When Robertson received the powdered algae, for some reason a light bulb clicked  and she looked at the soon-to-be fish medicine. Could she use this in her artwork?

“(The algae) was in a powder, and in my painting I wanted to get the perfect algae green,” she said. So Robertson added a bit of water to the algae to make a watery paste.

“I used this green and we had the idea to make a pigment out of it and Darcy found a way to produce other colours which can be viably used,” Robertson said. “I’ve been painting for years and I usually use acrylic, but I would used this pigment any day.”

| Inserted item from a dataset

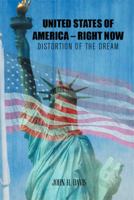 United States of America - Right Now: Distortion of the Dream 1499021100 Book Cover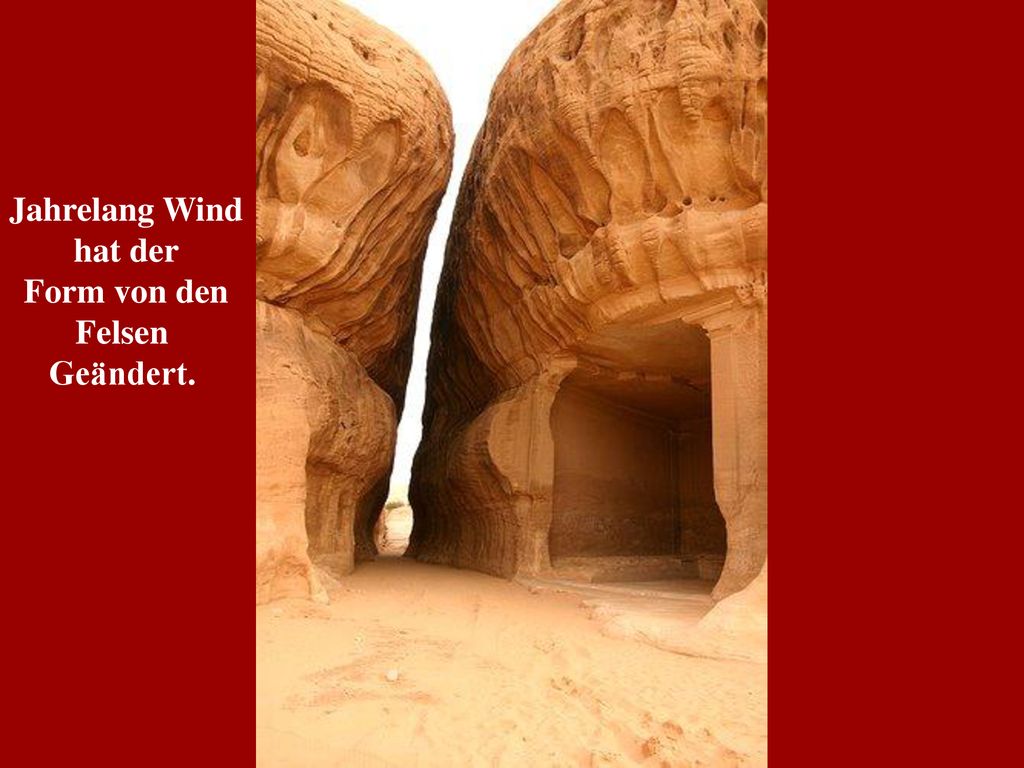 Jahrelang Wind hat der Form von den Felsen Geändert.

For Wan, this newest (and perhaps most unique) use for his research only exemplifies the seemingly endless number of mainstream applications for his unicellular organisms.

“Algae is all in the eye of the beholder,” he said. “It depends what you can get out of it. So if we can get something interesting and useful, and along the way make some money and help the environment too, why not?”

Wan’s microalgae research took off when he discovered exposing it to static magnetic fields could optimize growth rate and lipid production.

By designing a tabletop raceway pond, his team began growing a common species of single-celled algae called Chlorella kessleri. When passing it through the magnetic field, Wan discovered he could double the growth rate and lipid oil production – essentially growing the overall process four-fold. The original motivation of his research was to study the electromagnetic field affect on humans.

“We were actually surprised at how effective it was and how easy it is for us to see it,” Wan said.

Surprisingly, along the way, Wan also found the algae actually has a memory.

“We can expose the algae to a magnetic field for a period of time, but when we remove the magnetic field the enhancement affect stays on,” he said. “It’s generations for this memory to go away; so it’s quite interesting.”

So you can increase the growth rate of microalgae, but how is this beneficial to the general public? You’d be surprised by the potential uses.

Microalgae application includes everything from serving as a component to produce bio-diesel and bio-jet fuel (which the U.S. Navy is exploring) to producing polyunsaturated fatty acids (including Omega 3) to generating a molecule called astaxanthin, a potent, natural anti-oxidant which has demonstrated effects in inhibiting tumor cell growth and improving cardiovascular health.

Microalgae has also been employed in producing bio-plastics. With a property similar to polypropylene, it has been approved for medical applications as well as simple household use.

And now, it has entered the visual arts angle.

“We are now able to produce algae of the primary colours. Normally, we can produce in various shades of green, but we can produce version of algae that are red, and the most difficult, the blue one,” Wan said. “And the beauty is we can extract different components of the algae. So if I want to focus on one area, it’s not at the expense of the other one.”

Wan stressed many pigments currently used are toxic (metal oxides), so if he is able to cover the full spectrum using this new method, it opens a world of unexpected opportunity. “We are really doing a good service for the artists,” Wan said. “We never thought it could be the best non-toxic pigment that you can find.”

Wan has commissioned Robertson to produce a painting using the microalgae for the Green Living Show in Toronto this April, where he will be showcasing his research.

Wan is driven to find answers to questions yet asked. While he worked in industry for years prior to teaching, and has a standing offer to return and double his pay, he like it where he is. He pointed to a framed photo in his office reading, ‘Do not go where the path may lead; go instead where there is no path and leave a trail.’

“This what makes me decide to come back every day,” Wan said. “It’s the challenge, the flexibility and excitement of the job. The moment of discovery is what is most exciting. I am inherently an impatient person, so as soon as I know a problem can be solved, I move on to the next.”